_Records supplied_.

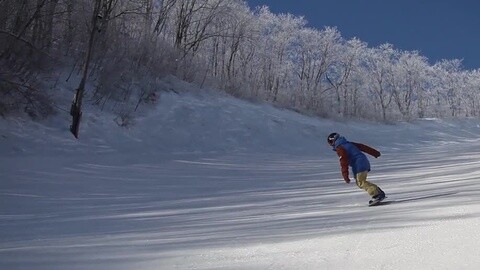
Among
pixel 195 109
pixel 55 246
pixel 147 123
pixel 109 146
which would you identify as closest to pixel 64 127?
pixel 109 146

_The task_. Express the lines of all the entries above as a JSON list of strings, one string per line, with blank lines omitted. Leave the pictures out of the answer.

_Full response_.
[
  "Among",
  "pixel 195 109",
  "pixel 55 246",
  "pixel 147 123",
  "pixel 109 146",
  "which would you identify as closest to pixel 64 127?",
  "pixel 109 146"
]